The San Andreas Fault has always had a way of grabbing attention. Movies imagine highways splitting open and cities shaking in seconds, but the real warning from a new study is quieter, slower, and in many ways more useful.
Researchers report that tectonic stress along the San Andreas and San Jacinto fault systems in Southern California has reached, and in some places passed, the highest levels seen in the past 1,000 years.
That does not mean an earthquake has been predicted for tomorrow, but it does mean scientists are watching a heavily loaded system that runs near millions of people.
A fault under pressure
A fault is a crack or zone of broken rock where parts of Earth’s crust move past each other. Stress builds when those blocks get stuck, a bit like pushing on a door that will not open until it suddenly gives way.
The San Andreas Fault marks the boundary between the Pacific Plate and the North American Plate in California. According to the U.S. Geological Survey, the full San Andreas system is more than 800 miles long and reaches at least 10 miles deep in the Earth.
That movement is slow, but it never really stops. The Pacific Plate moves northwest compared with the North American Plate at about 1.8 inches per year, roughly the speed fingernails grow.
A 1,000-year look back
To understand today’s risk, the team built a physics-based computer model of how stress has built up and been released since about the year 1100. The model used clues from radiocarbon dating, which estimates the age of old organic material, along with tree-ring evidence and records of past ground ruptures.
Liliane Burkhard, a research affiliate at the University of Hawaiʻi at Mānoa and a scientist at the University of Bern, led the work with Bridget R. Smith-Konter, Katherine M. Scharer, and David T. Sandwell. The wider research effort also involved scientists connected to the U.S. Geological Survey and the University of California, San Diego.
The numbers are striking. By 2025, the model placed one key San Jacinto section at about 522 pounds per square inch of stress, while a nearby San Andreas section reached about 406 pounds per square inch. In plain English, several sections appear to be loaded beyond the levels seen before major past ruptures in the model.
Why Cajon Pass matters
The study puts special attention on Cajon Pass, northeast of Los Angeles, where the San Andreas and San Jacinto systems come close together. Researchers describe it as an “earthquake gate” because it can either stop a rupture at the junction or let it continue into the neighboring fault.
History shows both outcomes. The 1857 Fort Tejon earthquake, estimated at magnitude 7.9, stopped at Cajon Pass, while the 1812 Wrightwood earthquake appears to have crossed through the junction and involved both systems.
That detail matters because a two-fault rupture could shake a wider region than a single-fault event. Los Angeles, San Bernardino, Riverside, and the Coachella Valley are all part of the broader area of concern, along with highways, rail lines, water systems, and energy infrastructure.
Not a countdown
Here is the part worth saying clearly. This study is not a clock, and it does not name a day, month, or year for the next major earthquake.
The U.S. Geological Survey says scientists cannot predict major earthquakes with exact time, place, and magnitude. What they can do is estimate probabilities and improve hazard maps, which help cities and engineers plan for the shaking that could come.
That may sound less dramatic than a movie trailer, but for people living with traffic jams on the freeway, schools built near faults, or hospitals that must stay open after a disaster, better planning is the point.
What the study adds
The new study’s unique angle is not just that stress is high. It is that stress on neighboring fault sections appears to be rising in a more aligned way, which may make it easier for a rupture to move across Cajon Pass.

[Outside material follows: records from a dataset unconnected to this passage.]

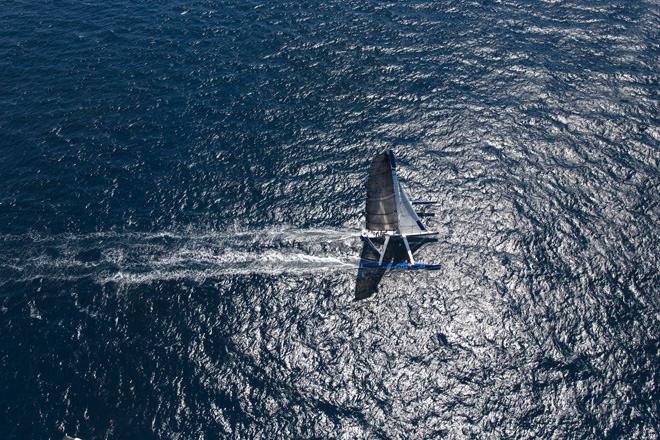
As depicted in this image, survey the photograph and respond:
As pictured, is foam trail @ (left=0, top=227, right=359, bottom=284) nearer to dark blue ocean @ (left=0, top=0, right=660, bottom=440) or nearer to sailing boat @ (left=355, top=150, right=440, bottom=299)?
dark blue ocean @ (left=0, top=0, right=660, bottom=440)

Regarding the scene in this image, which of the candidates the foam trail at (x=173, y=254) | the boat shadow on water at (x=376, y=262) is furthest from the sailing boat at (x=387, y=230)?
the foam trail at (x=173, y=254)

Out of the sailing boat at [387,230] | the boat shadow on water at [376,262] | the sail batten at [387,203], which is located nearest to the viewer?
the sail batten at [387,203]

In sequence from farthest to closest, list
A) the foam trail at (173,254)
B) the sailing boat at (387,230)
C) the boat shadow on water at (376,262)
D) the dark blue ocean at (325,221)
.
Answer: the foam trail at (173,254) < the boat shadow on water at (376,262) < the sailing boat at (387,230) < the dark blue ocean at (325,221)

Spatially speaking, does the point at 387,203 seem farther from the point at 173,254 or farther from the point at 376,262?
the point at 173,254

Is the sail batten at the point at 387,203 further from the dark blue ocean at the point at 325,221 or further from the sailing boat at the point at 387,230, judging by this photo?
the dark blue ocean at the point at 325,221

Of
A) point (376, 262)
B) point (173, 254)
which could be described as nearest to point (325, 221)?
point (376, 262)

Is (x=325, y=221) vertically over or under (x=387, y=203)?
under

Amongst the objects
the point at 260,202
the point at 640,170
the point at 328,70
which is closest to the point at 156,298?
the point at 260,202
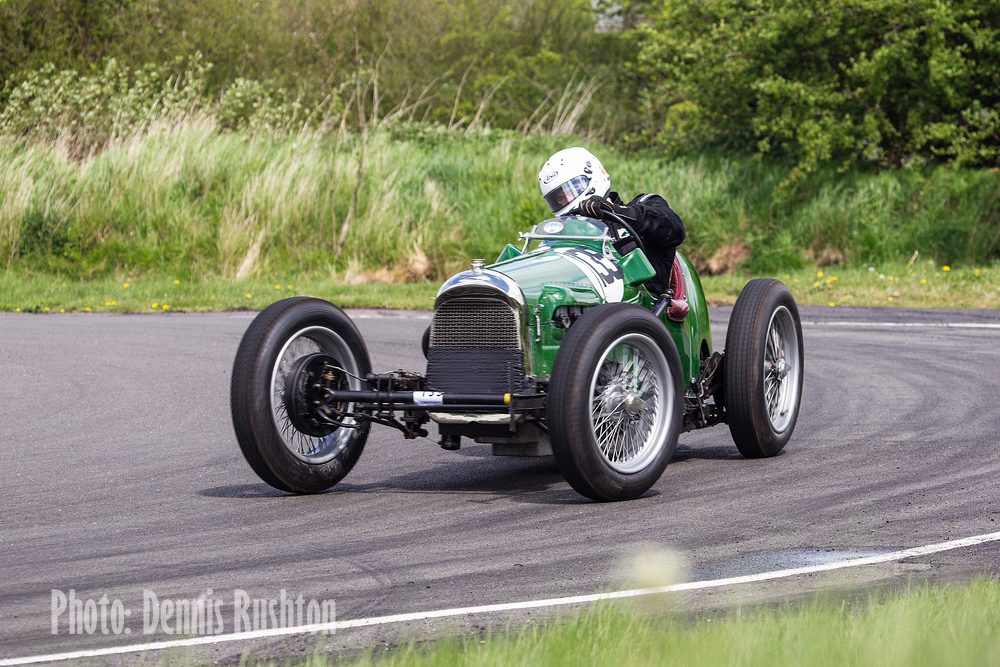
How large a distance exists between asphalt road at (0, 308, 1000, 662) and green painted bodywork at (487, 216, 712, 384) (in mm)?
707

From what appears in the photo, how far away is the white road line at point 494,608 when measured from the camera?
4.98m

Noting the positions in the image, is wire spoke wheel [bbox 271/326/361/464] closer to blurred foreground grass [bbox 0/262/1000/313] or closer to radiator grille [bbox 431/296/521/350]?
radiator grille [bbox 431/296/521/350]

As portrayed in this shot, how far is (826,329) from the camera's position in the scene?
54.4ft

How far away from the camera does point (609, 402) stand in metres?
7.64

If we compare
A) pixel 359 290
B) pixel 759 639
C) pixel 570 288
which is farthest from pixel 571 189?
pixel 359 290

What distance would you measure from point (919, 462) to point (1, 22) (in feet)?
91.0

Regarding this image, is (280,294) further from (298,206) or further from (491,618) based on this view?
(491,618)

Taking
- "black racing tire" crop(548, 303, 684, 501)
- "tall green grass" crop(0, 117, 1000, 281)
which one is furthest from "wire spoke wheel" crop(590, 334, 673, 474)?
"tall green grass" crop(0, 117, 1000, 281)

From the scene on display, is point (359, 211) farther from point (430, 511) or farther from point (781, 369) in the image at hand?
point (430, 511)

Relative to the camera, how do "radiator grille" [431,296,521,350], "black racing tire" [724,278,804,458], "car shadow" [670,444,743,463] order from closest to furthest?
"radiator grille" [431,296,521,350], "black racing tire" [724,278,804,458], "car shadow" [670,444,743,463]

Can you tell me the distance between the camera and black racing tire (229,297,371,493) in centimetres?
773

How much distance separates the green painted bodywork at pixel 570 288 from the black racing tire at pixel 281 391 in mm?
932

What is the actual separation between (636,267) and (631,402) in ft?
3.84

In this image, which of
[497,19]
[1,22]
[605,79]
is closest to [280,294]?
[1,22]
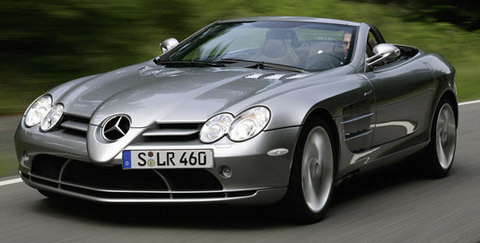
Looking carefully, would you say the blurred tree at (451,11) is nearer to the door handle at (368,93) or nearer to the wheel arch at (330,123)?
the door handle at (368,93)

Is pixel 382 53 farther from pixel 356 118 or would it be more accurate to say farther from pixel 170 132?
pixel 170 132

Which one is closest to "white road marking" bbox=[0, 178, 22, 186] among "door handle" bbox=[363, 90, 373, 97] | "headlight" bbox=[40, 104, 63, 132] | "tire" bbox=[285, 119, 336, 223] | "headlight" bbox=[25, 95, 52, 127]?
"headlight" bbox=[25, 95, 52, 127]

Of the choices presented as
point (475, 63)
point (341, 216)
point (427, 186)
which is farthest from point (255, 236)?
point (475, 63)

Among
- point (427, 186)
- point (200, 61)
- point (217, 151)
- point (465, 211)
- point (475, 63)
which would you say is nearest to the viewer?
point (217, 151)

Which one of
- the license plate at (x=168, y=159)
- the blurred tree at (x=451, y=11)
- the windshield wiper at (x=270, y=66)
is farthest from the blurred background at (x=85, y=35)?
the blurred tree at (x=451, y=11)

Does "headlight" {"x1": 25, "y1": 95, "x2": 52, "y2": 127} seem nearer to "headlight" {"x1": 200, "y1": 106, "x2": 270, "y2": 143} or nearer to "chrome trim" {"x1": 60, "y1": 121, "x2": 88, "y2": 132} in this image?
"chrome trim" {"x1": 60, "y1": 121, "x2": 88, "y2": 132}

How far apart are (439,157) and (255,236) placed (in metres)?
2.92

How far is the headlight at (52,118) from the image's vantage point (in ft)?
18.0

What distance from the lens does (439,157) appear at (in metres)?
7.54

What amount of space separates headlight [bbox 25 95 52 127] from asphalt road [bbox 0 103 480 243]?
22.0 inches

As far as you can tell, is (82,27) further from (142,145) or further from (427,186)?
(142,145)

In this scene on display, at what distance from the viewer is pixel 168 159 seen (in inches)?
197

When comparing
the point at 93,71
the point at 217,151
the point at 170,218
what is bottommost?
the point at 93,71

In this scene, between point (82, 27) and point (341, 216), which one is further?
point (82, 27)
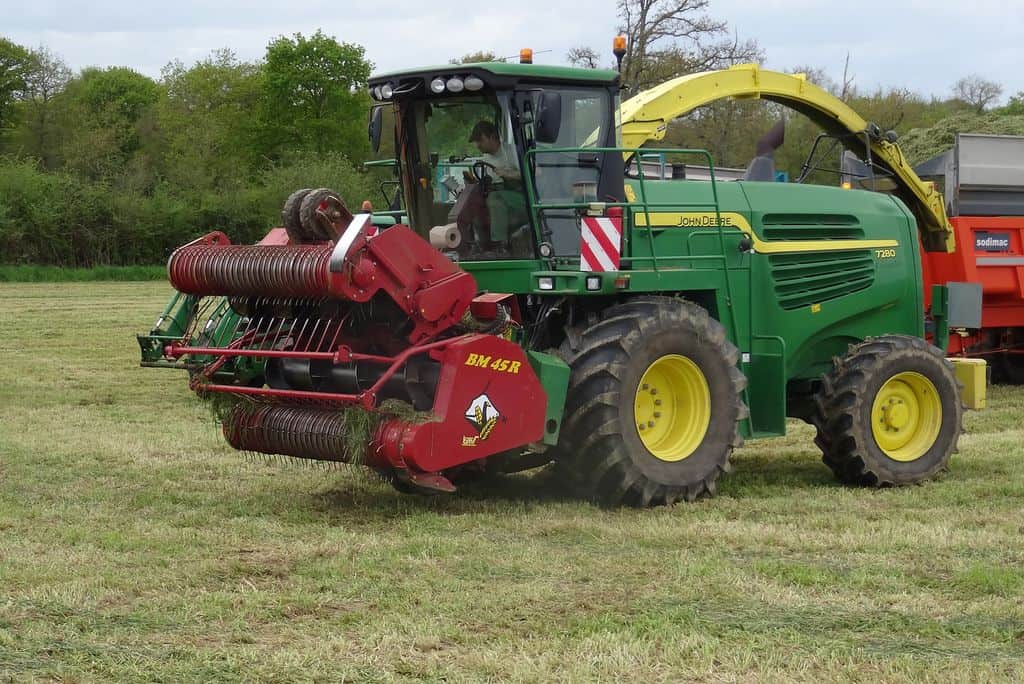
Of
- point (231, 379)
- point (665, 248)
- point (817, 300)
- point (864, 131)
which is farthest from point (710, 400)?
point (864, 131)

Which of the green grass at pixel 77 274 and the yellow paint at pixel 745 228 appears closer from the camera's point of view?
the yellow paint at pixel 745 228

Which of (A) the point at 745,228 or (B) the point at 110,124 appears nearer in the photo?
(A) the point at 745,228

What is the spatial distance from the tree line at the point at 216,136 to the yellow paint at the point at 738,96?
49.9 feet

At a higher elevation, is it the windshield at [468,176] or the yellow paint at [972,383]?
the windshield at [468,176]

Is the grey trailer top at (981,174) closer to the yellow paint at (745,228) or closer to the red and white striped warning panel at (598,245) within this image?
the yellow paint at (745,228)

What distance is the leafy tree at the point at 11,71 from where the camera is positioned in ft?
192

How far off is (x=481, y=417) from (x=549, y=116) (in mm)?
1766

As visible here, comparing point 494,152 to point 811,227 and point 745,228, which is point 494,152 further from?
point 811,227

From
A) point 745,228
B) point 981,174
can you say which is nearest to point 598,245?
point 745,228

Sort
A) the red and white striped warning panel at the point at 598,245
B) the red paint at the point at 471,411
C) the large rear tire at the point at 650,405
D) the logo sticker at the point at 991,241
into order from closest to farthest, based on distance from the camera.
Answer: the red paint at the point at 471,411, the large rear tire at the point at 650,405, the red and white striped warning panel at the point at 598,245, the logo sticker at the point at 991,241

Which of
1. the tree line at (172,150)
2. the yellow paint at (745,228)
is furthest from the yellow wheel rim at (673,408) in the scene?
the tree line at (172,150)

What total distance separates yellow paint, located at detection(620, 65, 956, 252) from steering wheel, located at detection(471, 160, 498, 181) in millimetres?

A related 2026 U.S. Geological Survey publication also examined how stress before past earthquakes can help explain whether ruptures move through complicated fault zones. Together, this kind of work gives scientists more tools to study messy, real-world fault systems rather than treating each fault as if it acted alone.
This means better information for building codes, bridges, water lines, emergency routes, and public alerts. It is not glamorous work, but it is the kind that can matter when the shaking starts.
California’s quiet warning
So, will it be like the movies? For the most part, no. California is not going to split apart in a neat line, and the danger is not a single Hollywood-style crack racing across the state.
The real concern is ground shaking, damaged buildings, broken roads, fires, disrupted power, and the basic systems people rely on every day. That is why the study lands less like a prediction and more like a warning label on a system scientists already knew was dangerous.
At the end of the day, the message is simple. Southern California cannot stop the San Andreas and San Jacinto faults from moving, but it can use better science to prepare for what those faults may eventually do.
The main study has been published in Journal of Geophysical Research: Solid Earth.